Mantan striker Manchester United itu didakwa melakukan percobaan pemerkosaan, penyerangan dan pengendalian serta perilaku pemaksaan pada tahun 2022. Tahun berikutnya, dakwaan tersebut dibatalkan oleh Jaksa Penuntut Umum. Greenwood, yang membantah tuduhan tersebut, telah melanjutkan karir sepak bolanya di Marseille dan menjadi starter reguler di bawah asuhan De Zerbi selama masa jabatan pemain Belgia itu.
Tahun lalu, De Zerbi bersikeras bahwa Greenwood adalah ‘orang baik’ dan menyatakan bahwa dia telah membayar ‘harga yang mahal’ atas kritik yang dia terima setelah dia didakwa.
Kepindahan Greenwood ke Marseille pada tahun 2024 memicu kontroversi besar di Prancis tetapi De Zerbi menolak mengkritiknya selama ia memimpin klub.
Setelah penunjukannya sebagai manajer baru Tottenham, dia dikecam oleh beberapa kelompok penggemar karena komentarnya sebelumnya tentang Greenwood.
De Zerbi kemudian meminta maaf, dengan mengatakan dalam wawancara pertamanya sebagai pelatih kepala Spurs: “Saya tidak pernah ingin meremehkan masalah kekerasan terhadap perempuan, atau kekerasan terhadap siapa pun secara lebih luas.
“Dalam hidup saya, saya selalu membela mereka yang lebih rentan, lebih rapuh. Saya secara konsisten berjuang dan mengambil sikap untuk berada di sisi mereka yang paling berisiko.
“Bagi Anda yang mengenal saya dengan baik pasti tahu bahwa saya bukan tipe orang yang berkompromi untuk memenangkan lebih banyak pertandingan atau memenangkan gelar tambahan. Saya minta maaf jika saya menyinggung perasaan siapa pun dengan pokok bahasan ini.

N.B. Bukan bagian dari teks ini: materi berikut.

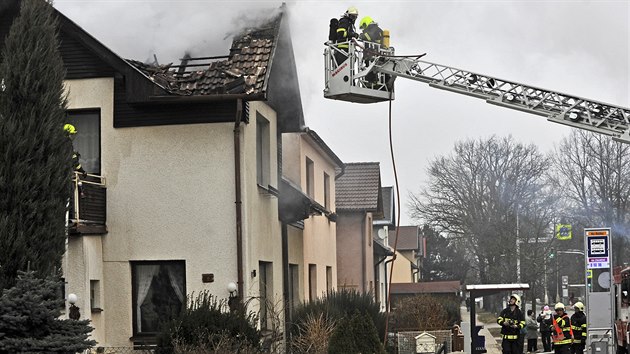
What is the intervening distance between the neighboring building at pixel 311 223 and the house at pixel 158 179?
3909mm

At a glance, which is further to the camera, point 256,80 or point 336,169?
point 336,169

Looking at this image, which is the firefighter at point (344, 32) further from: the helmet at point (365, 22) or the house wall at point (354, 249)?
the house wall at point (354, 249)

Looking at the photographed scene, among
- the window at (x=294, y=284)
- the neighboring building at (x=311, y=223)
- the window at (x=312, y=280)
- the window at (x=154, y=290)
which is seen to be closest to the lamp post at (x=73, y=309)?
the window at (x=154, y=290)

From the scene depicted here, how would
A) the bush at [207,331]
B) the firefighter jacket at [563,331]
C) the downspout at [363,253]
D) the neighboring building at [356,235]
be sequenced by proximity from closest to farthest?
the bush at [207,331]
the firefighter jacket at [563,331]
the downspout at [363,253]
the neighboring building at [356,235]

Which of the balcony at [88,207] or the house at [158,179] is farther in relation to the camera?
the house at [158,179]

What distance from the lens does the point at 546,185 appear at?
52.0 metres

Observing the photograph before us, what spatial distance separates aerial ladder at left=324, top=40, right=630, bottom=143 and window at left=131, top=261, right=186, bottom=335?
3954 millimetres

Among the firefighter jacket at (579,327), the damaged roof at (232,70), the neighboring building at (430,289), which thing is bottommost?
the neighboring building at (430,289)

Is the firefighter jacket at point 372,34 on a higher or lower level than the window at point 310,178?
higher

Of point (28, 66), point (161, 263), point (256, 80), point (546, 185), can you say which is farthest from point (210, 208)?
point (546, 185)

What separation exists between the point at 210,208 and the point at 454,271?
244ft

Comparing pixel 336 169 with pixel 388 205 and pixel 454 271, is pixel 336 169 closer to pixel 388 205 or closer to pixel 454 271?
pixel 388 205

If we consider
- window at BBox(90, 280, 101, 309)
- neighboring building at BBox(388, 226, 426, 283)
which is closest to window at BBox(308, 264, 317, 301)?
window at BBox(90, 280, 101, 309)

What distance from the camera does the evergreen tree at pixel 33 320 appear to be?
10039 mm
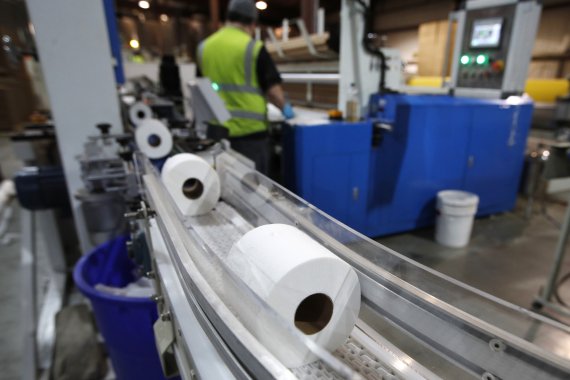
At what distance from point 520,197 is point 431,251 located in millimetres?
1968

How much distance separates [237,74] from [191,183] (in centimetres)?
105

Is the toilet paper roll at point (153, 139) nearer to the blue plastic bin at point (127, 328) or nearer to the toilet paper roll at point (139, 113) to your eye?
the blue plastic bin at point (127, 328)

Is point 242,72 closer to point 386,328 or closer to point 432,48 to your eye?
point 386,328

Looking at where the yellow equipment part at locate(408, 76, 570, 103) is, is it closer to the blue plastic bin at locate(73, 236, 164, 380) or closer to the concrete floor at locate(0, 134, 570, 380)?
the concrete floor at locate(0, 134, 570, 380)

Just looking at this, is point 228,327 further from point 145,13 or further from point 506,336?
point 145,13

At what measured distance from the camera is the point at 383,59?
8.11 feet

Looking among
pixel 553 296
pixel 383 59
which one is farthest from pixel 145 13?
pixel 553 296

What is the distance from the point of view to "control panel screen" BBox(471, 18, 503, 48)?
8.68 feet

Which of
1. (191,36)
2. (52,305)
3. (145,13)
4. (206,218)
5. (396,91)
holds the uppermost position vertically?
(145,13)

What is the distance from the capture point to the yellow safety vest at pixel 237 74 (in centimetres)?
181

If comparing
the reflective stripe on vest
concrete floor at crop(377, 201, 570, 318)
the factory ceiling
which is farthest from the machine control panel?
the factory ceiling

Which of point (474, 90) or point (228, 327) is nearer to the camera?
point (228, 327)

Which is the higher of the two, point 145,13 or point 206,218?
point 145,13

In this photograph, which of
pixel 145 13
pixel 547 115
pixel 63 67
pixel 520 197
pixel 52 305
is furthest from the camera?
pixel 145 13
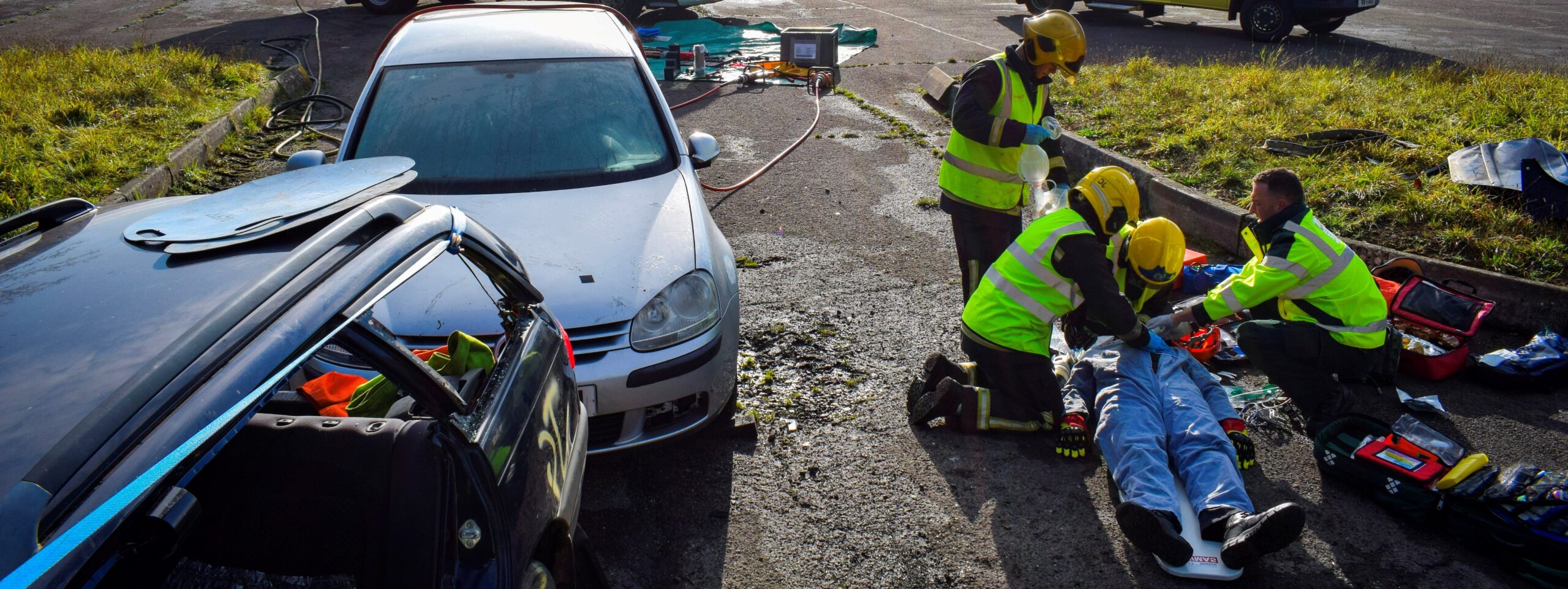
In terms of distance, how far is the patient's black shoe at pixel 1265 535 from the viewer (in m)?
2.79

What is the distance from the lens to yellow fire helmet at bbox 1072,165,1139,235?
3754 millimetres

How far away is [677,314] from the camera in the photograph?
3.32 m

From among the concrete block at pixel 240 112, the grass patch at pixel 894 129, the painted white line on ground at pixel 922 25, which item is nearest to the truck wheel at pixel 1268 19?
the painted white line on ground at pixel 922 25

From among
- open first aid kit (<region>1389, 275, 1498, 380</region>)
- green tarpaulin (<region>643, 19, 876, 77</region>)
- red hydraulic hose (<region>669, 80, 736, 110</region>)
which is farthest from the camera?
green tarpaulin (<region>643, 19, 876, 77</region>)

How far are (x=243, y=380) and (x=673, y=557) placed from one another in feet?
6.32

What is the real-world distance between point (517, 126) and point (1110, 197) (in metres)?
2.65

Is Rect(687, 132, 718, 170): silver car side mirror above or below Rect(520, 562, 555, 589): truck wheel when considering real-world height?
above

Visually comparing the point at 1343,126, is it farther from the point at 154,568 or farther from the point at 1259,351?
the point at 154,568

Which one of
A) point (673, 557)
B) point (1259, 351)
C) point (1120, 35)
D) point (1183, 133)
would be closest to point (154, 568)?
point (673, 557)

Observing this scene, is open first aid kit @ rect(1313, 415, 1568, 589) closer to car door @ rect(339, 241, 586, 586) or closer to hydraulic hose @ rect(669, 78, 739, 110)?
car door @ rect(339, 241, 586, 586)

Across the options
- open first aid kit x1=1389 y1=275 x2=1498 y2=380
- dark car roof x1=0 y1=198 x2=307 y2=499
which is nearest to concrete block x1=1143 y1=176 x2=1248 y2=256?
open first aid kit x1=1389 y1=275 x2=1498 y2=380

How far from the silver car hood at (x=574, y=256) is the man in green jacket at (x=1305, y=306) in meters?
2.23

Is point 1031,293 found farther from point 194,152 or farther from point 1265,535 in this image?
point 194,152

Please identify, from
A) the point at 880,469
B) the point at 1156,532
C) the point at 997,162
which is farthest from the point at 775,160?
the point at 1156,532
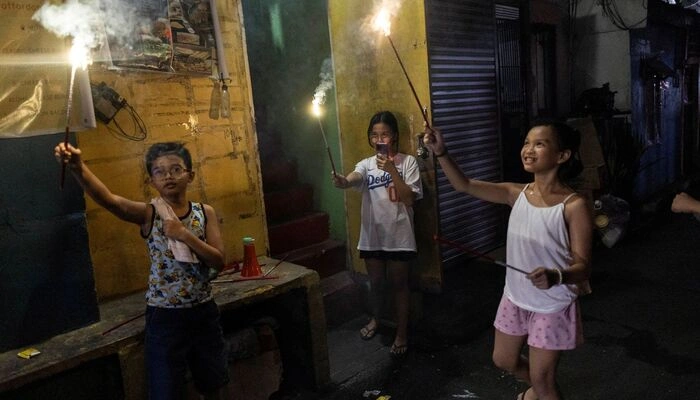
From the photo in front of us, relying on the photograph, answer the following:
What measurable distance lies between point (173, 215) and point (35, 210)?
105 cm

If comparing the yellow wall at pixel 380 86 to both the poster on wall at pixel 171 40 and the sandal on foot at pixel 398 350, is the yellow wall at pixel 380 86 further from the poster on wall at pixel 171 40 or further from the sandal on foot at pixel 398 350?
the poster on wall at pixel 171 40

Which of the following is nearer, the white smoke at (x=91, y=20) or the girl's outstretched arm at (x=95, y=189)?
the girl's outstretched arm at (x=95, y=189)

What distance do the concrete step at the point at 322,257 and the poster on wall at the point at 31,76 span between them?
3.55 meters

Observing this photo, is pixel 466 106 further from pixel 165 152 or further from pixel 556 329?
pixel 165 152

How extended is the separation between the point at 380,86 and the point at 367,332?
3129 millimetres

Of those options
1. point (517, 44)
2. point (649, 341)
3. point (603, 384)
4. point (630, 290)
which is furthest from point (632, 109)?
point (603, 384)

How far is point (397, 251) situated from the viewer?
5.62m

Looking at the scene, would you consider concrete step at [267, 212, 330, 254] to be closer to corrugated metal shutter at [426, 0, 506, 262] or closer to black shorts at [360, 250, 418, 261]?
black shorts at [360, 250, 418, 261]

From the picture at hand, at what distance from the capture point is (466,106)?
24.6 ft

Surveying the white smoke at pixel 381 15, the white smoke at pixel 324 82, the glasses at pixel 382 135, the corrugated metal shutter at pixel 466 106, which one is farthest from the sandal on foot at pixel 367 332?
the white smoke at pixel 381 15

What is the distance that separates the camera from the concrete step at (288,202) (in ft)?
23.6

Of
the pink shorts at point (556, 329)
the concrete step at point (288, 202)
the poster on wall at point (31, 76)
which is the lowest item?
the pink shorts at point (556, 329)

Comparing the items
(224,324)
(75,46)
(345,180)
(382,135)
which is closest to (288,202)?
(345,180)

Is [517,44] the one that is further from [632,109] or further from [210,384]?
[210,384]
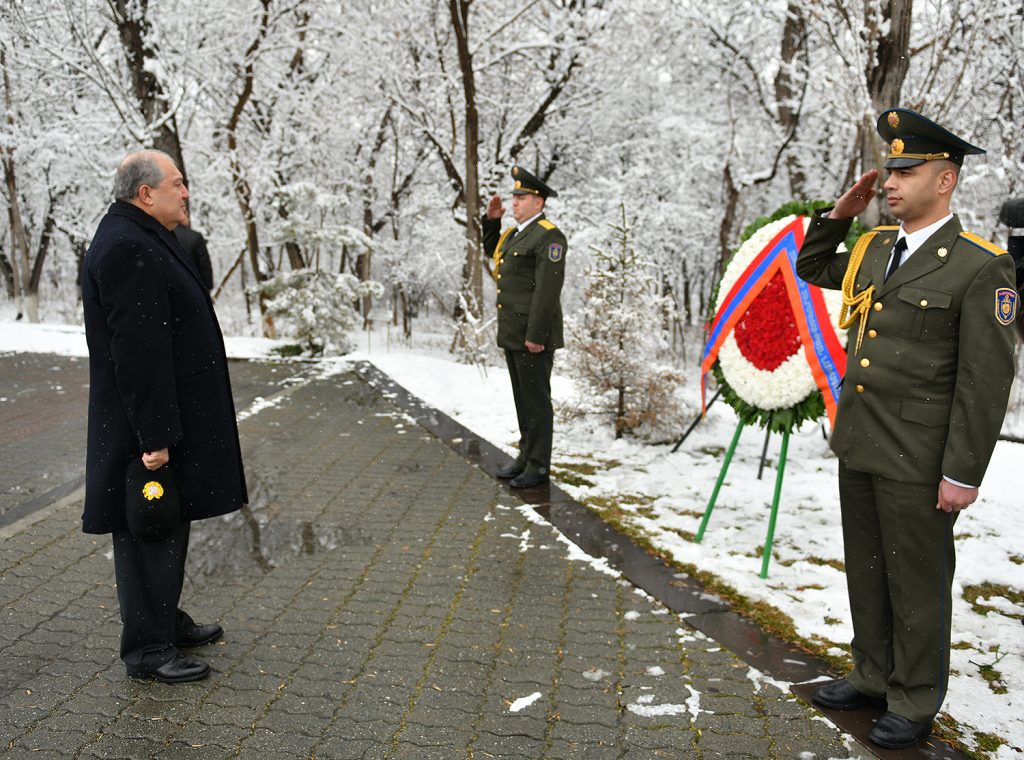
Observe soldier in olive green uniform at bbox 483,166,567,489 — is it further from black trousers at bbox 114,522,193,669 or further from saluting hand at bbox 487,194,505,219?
→ black trousers at bbox 114,522,193,669

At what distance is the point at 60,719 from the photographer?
9.18ft

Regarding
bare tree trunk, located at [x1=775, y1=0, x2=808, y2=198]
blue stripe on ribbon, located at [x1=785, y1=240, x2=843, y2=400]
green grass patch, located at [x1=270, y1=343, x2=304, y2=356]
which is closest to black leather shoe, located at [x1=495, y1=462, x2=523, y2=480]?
blue stripe on ribbon, located at [x1=785, y1=240, x2=843, y2=400]

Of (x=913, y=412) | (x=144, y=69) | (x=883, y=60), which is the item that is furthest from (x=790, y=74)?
(x=913, y=412)

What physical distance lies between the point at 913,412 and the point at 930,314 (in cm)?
36

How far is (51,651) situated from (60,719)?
60 centimetres

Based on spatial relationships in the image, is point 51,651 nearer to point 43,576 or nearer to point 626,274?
point 43,576

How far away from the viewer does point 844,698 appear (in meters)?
2.93

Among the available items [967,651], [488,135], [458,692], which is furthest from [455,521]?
[488,135]

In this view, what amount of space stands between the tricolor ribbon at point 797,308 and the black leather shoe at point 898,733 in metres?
1.57

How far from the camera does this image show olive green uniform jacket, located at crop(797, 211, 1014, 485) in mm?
2502

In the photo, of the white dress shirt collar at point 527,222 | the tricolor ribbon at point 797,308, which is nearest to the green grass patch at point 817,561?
the tricolor ribbon at point 797,308

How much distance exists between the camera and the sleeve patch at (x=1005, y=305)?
249 cm

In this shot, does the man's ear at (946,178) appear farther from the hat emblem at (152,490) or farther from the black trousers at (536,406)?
the black trousers at (536,406)

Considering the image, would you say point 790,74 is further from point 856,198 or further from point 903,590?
point 903,590
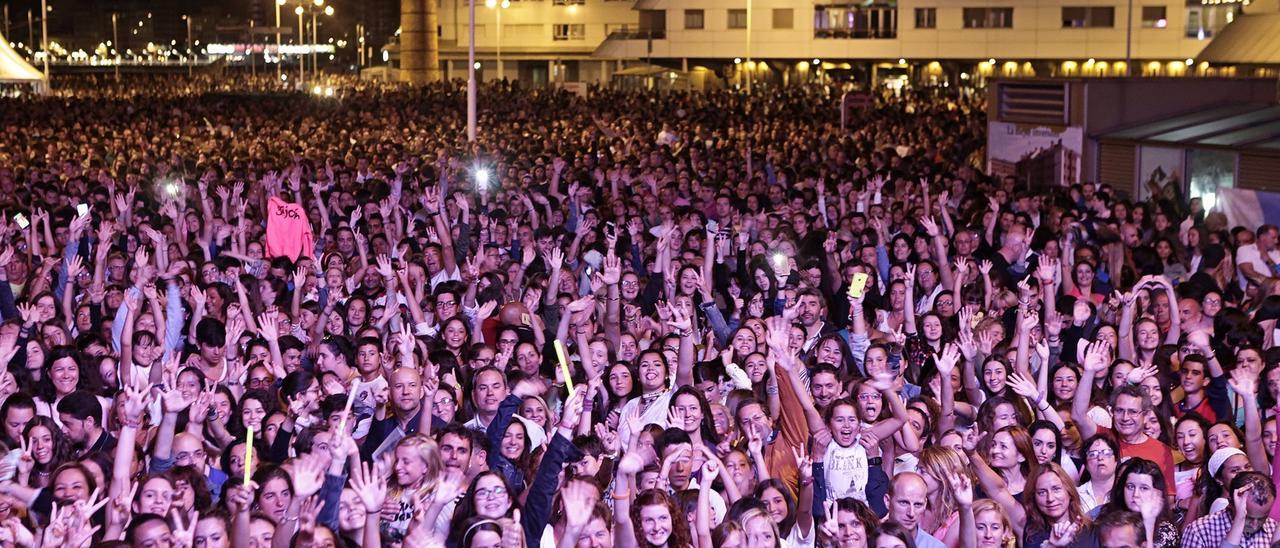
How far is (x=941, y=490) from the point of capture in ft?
21.6

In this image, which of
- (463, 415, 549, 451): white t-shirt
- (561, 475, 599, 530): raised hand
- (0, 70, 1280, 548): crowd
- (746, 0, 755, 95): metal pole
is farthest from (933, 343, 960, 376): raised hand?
(746, 0, 755, 95): metal pole

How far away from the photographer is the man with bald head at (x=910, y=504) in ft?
20.3

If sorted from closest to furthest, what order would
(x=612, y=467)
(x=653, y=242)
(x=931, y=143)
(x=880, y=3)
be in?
(x=612, y=467), (x=653, y=242), (x=931, y=143), (x=880, y=3)

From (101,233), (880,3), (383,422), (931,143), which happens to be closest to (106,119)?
(931,143)

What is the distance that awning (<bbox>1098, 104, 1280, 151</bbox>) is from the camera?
59.2 ft

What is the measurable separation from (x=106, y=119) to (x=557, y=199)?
14.6 metres

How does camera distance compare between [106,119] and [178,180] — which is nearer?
[178,180]

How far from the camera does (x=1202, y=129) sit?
64.1 ft

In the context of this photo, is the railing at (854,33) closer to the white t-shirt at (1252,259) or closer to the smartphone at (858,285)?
the white t-shirt at (1252,259)

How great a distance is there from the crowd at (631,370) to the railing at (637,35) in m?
50.5

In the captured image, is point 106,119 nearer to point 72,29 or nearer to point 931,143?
point 931,143

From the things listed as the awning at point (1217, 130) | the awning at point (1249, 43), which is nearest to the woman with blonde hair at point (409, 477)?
the awning at point (1217, 130)

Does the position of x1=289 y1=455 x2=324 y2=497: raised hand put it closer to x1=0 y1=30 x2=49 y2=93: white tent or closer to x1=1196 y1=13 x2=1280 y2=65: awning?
x1=1196 y1=13 x2=1280 y2=65: awning

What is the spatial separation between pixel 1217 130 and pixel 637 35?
51568 mm
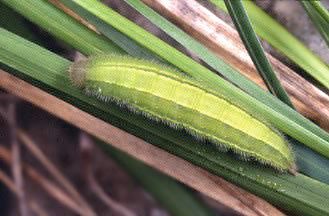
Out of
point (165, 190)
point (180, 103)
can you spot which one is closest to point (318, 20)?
point (180, 103)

“Saya mempunyai seorang putri dan saya sangat sensitif terhadap hal-hal ini, dan selalu begitu. Saya berharap seiring berjalannya waktu, orang-orang akan mengenal saya lebih baik dan memahami bahwa pada saat itu saya tidak bermaksud mengambil sikap.”
De Zerbi sebelumnya mengatakan bahwa dia ‘sedih’ dengan cara Greenwood digambarkan di Inggris setelah dia didakwa pada tahun 2022.
“Dia orang baik, dia membayar harga yang mahal atas apa yang terjadi, harga yang sangat mahal,” kata mantan bos Marseille itu pada bulan November.
“Dia telah menemukan lingkungan yang tepat untuknya. Kami telah membantunya dan memberinya kasih sayang. Dia sedikit tertutup tapi saya mengenalnya dan keluarganya.
“Saya sedih dengan apa yang terjadi dalam hidupnya, karena saya mengenal orang yang sangat berbeda dari orang yang digambarkan di Inggris.”
Ketika ditanya tentang usulan kesepakatan untuk Greenwood sebelum dia menandatangani kontrak dengan Marseille, De Zerbi mengatakan: “Mason adalah pemain kelas dunia, tapi kami belum merekrutnya.
“Saya tidak tahu apa yang terjadi, tapi saya tidak terbiasa terlibat dalam kehidupan pribadi pemain saya. Jika dia datang ke sini, Anda harus tahu bahwa saya memperlakukan semua pemain saya seperti anak saya. Saya bisa memarahi mereka secara pribadi, tapi saya tidak akan pernah menyerang mereka di depan umum.”